Maj Rorič

Personal information
- Date of birth: 7 February 2000 (age 25)
- Place of birth: Kranj, Slovenia
- Height: 1.78 m (5 ft 10 in)
- Position: Midfielder

Team information
- Current team: Ilirija 1911

Youth career
- 0000–2015: Triglav Kranj
- 2015–2016: Domžale
- 2016–2019: Internazionale

Senior career*
- Years: Team / Apps / (Gls)
- 2018–2020: Internazionale / 0 / (0)
- 2019–2020: → Sereď (loan) / 17 / (0)
- 2020–2022: Celje / 28 / (0)
- 2022–: Ilirija 1911 / 34 / (4)

International career
- 2015–2016: Slovenia U16 / 11 / (0)
- 2016–2017: Slovenia U17 / 15 / (1)
- 2018: Slovenia U18 / 2 / (0)
- 2017–2019: Slovenia U19 / 9 / (0)
- 2021: Slovenia U21 / 1 / (0)

= Maj Rorič =

Slovenian footballer

Maj Rorič (born 7 February 2000) is a Slovenian footballer who plays as a midfielder for Ilirija 1911.

==Club career==
===Internazionale===
Rorič joined Internazionale youth teams in the summer of 2016. In 2018, he made several appearances for the senior squad in pre-season friendlies, including the 2018 International Champions Cup.

He started playing for their under-19 squad in the 2018–19 season. On 14 February 2019, Rorič was called up to the senior squad's official game for the first time, for the Europa League match against Rapid Wien, but remained on the bench.

====Loan to Sereď====
On 27 August 2019, Rorič joined Slovak club Sereď on a season-long loan.
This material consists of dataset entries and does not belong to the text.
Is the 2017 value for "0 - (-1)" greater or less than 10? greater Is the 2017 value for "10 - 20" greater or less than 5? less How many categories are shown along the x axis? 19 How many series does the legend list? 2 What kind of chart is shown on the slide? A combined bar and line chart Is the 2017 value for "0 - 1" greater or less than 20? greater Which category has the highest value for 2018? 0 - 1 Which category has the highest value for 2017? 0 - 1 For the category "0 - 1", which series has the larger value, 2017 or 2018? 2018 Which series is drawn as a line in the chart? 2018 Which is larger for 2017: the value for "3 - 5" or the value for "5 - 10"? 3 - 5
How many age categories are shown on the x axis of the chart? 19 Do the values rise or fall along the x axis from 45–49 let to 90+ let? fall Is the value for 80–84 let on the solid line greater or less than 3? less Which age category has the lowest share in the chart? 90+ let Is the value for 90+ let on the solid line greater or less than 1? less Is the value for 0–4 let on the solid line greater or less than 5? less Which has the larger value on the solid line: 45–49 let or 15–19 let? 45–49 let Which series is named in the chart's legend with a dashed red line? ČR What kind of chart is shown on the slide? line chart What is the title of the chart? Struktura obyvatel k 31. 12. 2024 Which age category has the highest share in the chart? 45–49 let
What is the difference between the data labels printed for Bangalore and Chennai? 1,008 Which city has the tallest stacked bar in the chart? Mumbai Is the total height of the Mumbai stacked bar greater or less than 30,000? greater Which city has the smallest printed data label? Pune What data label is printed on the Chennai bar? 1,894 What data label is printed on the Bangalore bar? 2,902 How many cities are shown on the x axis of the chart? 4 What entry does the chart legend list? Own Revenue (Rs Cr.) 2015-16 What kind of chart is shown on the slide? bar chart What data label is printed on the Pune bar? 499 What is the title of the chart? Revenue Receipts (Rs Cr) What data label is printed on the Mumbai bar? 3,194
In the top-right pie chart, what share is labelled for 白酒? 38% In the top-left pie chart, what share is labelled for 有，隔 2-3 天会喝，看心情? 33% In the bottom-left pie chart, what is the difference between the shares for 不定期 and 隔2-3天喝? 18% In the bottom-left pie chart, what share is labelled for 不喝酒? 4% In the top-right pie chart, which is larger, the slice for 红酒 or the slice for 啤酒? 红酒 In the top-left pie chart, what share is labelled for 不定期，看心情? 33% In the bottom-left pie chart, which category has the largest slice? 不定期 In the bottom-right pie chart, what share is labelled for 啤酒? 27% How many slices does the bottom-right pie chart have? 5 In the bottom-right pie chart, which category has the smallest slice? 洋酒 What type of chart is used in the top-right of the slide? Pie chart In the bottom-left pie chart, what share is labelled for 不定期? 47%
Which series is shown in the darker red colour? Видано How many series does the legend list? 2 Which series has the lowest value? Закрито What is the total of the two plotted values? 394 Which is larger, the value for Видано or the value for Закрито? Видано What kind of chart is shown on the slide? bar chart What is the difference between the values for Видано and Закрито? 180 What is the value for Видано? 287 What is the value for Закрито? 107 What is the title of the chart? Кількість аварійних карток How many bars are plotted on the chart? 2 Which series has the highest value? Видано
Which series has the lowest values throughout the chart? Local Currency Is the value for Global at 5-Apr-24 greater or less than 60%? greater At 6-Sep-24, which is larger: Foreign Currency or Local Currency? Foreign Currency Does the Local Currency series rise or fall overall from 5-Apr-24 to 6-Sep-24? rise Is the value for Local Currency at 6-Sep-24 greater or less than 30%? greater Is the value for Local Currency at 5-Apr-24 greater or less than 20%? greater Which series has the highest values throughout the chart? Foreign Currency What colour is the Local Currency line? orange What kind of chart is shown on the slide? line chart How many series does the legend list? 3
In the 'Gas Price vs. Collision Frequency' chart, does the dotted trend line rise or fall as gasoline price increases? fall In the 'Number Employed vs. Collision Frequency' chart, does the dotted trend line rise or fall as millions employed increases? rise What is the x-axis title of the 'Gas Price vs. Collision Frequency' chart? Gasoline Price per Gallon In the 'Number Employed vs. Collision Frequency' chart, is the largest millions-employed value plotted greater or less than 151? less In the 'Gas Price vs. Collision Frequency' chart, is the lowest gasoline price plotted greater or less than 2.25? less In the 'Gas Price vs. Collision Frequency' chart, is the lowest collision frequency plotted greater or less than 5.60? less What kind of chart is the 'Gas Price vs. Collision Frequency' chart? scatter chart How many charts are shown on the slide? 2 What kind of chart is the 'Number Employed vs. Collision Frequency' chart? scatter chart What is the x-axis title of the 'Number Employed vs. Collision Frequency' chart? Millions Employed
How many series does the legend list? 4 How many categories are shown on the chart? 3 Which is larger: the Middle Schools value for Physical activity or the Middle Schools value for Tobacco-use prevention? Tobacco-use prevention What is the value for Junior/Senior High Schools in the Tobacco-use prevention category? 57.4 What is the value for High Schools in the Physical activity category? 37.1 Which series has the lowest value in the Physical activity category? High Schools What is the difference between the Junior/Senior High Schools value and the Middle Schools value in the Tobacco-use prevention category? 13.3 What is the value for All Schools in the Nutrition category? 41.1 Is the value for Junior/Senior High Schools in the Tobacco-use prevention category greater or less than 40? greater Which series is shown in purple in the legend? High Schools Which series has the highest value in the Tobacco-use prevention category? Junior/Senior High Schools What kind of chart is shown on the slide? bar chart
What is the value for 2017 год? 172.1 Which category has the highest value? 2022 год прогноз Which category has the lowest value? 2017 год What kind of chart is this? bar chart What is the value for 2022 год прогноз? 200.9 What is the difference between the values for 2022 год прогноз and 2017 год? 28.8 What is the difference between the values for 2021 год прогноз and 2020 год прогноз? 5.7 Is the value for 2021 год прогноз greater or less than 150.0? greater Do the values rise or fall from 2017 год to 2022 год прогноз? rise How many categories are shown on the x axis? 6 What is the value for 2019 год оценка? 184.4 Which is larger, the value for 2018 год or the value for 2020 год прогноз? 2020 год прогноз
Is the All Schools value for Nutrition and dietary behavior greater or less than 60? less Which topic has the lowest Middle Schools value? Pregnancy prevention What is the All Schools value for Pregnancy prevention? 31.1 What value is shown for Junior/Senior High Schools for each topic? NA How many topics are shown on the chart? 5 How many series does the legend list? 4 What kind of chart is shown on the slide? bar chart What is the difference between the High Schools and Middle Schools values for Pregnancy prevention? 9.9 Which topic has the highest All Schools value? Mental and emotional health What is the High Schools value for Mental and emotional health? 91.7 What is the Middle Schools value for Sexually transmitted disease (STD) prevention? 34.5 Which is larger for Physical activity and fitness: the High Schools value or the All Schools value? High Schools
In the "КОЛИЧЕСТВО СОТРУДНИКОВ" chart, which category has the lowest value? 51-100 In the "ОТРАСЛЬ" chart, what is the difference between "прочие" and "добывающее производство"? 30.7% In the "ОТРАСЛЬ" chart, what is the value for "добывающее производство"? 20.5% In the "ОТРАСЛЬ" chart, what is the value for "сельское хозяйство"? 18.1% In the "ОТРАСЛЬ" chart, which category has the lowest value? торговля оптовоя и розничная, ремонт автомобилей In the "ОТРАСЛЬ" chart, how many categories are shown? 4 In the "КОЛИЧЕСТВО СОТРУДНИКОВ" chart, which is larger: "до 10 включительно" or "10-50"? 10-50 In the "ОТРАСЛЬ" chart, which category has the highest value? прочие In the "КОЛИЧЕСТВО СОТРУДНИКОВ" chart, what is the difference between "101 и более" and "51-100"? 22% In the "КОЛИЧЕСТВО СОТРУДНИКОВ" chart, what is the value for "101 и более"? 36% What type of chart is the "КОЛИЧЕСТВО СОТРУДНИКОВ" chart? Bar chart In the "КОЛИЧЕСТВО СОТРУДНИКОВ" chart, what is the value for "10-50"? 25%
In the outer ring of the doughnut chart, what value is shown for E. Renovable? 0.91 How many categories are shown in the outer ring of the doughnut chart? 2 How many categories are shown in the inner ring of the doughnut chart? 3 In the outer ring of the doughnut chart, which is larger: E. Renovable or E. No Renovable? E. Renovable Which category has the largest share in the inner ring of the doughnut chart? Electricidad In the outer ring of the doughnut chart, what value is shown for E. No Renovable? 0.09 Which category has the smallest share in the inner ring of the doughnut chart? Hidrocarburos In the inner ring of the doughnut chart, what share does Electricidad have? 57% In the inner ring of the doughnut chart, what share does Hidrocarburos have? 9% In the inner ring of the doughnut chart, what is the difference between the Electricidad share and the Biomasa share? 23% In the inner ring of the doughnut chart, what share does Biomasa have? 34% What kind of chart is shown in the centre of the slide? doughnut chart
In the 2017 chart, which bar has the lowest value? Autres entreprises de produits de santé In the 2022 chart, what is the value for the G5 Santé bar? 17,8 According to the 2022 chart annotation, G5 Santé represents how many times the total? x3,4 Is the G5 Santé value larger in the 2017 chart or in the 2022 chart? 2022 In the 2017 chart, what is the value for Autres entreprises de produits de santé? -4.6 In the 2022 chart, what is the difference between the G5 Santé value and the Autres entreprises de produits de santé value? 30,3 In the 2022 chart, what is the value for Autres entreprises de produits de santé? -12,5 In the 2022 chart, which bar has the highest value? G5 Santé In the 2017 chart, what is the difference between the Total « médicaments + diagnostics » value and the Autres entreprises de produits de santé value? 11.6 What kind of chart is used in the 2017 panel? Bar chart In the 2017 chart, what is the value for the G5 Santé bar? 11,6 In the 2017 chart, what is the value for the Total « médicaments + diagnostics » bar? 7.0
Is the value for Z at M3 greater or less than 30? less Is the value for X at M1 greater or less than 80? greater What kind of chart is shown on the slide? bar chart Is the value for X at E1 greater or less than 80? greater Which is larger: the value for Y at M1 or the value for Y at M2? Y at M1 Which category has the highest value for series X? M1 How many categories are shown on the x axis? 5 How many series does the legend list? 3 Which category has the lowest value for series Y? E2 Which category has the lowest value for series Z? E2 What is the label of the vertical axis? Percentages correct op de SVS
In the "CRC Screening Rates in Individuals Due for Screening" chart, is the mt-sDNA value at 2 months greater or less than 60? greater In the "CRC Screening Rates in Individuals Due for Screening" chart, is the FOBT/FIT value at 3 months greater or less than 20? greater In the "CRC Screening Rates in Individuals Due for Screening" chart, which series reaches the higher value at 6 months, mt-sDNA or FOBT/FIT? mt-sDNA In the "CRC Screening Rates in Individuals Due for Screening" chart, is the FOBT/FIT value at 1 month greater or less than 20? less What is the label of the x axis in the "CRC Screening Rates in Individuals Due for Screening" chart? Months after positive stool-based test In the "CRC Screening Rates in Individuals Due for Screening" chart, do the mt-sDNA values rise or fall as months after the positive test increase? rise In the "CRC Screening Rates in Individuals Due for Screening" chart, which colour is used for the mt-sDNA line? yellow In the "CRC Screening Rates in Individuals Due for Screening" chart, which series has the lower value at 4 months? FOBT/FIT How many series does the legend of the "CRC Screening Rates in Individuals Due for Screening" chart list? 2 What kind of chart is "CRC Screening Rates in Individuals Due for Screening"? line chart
He made his Slovak First League debut for Sereď on 31 August 2019 in a home fixture against Pohronie, starting the game and playing the full 90 minutes in an eventual 3–3 draw.

Rorič scored his premier goal for Sereď in a third round of the 2019–20 Slovak Cup fixture against Petržalka, securing a 3–0 win.